CONSIGNES →
• a. Recopiez mot pour mot tout le passage de l'entretien, de « Après cette première » jusqu'à « de repérage ? ».
• b. D'après l'entretien, combien d'étapes Jivan Claire Grosso dit-elle avoir repérées dans la transformation de notre difficulté intérieure ?

EXTRAIT SOURCE →
━━━

Interview de Jivan Claire GROSSO par REEL Editions
Réel : Qu'appelez-vous la dynamique du retournement ?
Jivan Claire Grosso : Certaines personnes restent cristallisées dans un ressenti comme la culpabilité, la jalousie, la peur ou la haine, alors que d'autres arrivent plus ou moins bien à traverser ces ressentis. Voyant cela, je me suis demandée quel est le processus qui permet la transformation des enfermements et des ombres ? J'ai observé certaines étapes que nous parcourons pour alchimiser notre difficulté intérieure. J'en ai repéré cinq.
Réel : Mais il y a des gens qui restent cristallisés toute leur vie...
J.C.G : Je pense à quelqu'un qui est cristallisé dans la rancœur. Cela prend une place énorme dans sa vie, dans son corps aussi... et cela peut, hélas, durer toute une vie ! La cristallisation, c'est comme un nœud énergétique qui nous mange de l'intérieur, sans même que nous en soyons conscients.
Réel : Quand on est dans la rancœur, que fait-on ?
J.C.G. : Aucune alchimie n'est possible sans une prise de conscience. Cela sous-entend d'accepter de regarder, de mettre de la lumière sur ce que je ressens dans mon corps, dans mon émotion, dans ce qui se passe dans les processus mentaux répétitifs, voire obsessionnels. Donc d'abord le mouvement intérieur, une bonne volonté pour dire : " Je veux bien regarder ".
Après cette première étape, il y a, je crois, à accueillir tout ce que cela sous-entend. Dans le cas de la rancœur, on peut imaginer qu'elle est intimement liée au passé de la personne, c'est-à-dire l'écho de vécus anciens, peut-être dans la petite enfance ou dans la vie intra-utérine. Dans cette deuxième phase d'accueil, il y a une exploration de tout ce que cette rancœur engendre dans la vie : les comportements, certains types de sentiments, d'actions, de non-actions, de pensées. Dans cette étape, j'apprends petit à petit à accueillir ces processus et à voir quels liens ils ont avec mon histoire personnelle, voire familiale.
Réel : Une sorte d'action de repérage ?
J.C.G. : Exactement. Mais dans l'accueil, il y a quelque chose de plus, quelque chose de l'ordre du cœur.
Réel : Quelqu'un qui est dans la rancœur peut-il ouvrir son cœur ?

━━━

MATÉRIEL →
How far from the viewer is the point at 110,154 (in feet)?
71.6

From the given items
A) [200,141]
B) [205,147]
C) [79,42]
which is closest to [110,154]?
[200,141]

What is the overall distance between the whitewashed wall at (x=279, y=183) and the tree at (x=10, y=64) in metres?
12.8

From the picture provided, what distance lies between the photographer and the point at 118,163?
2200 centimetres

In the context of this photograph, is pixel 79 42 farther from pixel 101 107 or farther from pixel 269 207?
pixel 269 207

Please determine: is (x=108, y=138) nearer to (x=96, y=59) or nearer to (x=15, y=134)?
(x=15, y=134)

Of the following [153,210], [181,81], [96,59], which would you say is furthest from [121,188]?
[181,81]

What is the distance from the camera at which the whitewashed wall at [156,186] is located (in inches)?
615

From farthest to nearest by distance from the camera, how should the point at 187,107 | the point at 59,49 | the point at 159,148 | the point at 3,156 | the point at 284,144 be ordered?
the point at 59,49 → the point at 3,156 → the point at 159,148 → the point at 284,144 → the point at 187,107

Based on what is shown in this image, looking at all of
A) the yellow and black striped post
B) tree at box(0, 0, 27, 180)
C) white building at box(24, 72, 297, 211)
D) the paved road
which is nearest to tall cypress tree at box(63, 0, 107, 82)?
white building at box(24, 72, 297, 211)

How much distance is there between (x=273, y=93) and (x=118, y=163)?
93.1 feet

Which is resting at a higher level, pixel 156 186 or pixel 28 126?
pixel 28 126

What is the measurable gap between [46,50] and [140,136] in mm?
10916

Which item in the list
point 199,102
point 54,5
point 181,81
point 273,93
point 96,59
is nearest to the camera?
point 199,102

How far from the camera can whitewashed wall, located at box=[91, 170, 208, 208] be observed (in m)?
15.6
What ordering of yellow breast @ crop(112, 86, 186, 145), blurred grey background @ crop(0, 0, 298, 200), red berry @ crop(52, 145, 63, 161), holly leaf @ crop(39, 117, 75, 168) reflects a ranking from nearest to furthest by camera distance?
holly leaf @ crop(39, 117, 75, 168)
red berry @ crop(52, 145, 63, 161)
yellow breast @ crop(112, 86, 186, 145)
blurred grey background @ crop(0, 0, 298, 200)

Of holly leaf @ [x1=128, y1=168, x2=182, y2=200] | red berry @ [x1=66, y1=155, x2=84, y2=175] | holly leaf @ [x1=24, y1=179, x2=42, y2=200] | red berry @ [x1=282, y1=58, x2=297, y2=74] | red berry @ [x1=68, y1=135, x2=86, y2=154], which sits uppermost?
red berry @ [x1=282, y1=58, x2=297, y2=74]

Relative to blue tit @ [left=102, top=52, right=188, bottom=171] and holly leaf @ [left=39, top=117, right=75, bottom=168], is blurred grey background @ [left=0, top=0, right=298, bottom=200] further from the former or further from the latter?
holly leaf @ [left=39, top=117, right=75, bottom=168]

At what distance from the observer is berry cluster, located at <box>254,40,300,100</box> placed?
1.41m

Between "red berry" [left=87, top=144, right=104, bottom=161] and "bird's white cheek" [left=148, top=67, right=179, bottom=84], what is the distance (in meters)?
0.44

━━━

RÉPONSES RÉDIGÉES →
• a.
Après cette première étape, il y a, je crois, à accueillir tout ce que cela sous-entend. Dans le cas de la rancœur, on peut imaginer qu'elle est intimement liée au passé de la personne, c'est-à-dire l'écho de vécus anciens, peut-être dans la petite enfance ou dans la vie intra-utérine. Dans cette deuxième phase d'accueil, il y a une exploration de tout ce que cette rancœur engendre dans la vie : les comportements, certains types de sentiments, d'actions, de non-actions, de pensées. Dans cette étape, j'apprends petit à petit à accueillir ces processus et à voir quels liens ils ont avec mon histoire personnelle, voire familiale.
Réel : Une sorte d'action de repérage ?

• b. Cinq étapes.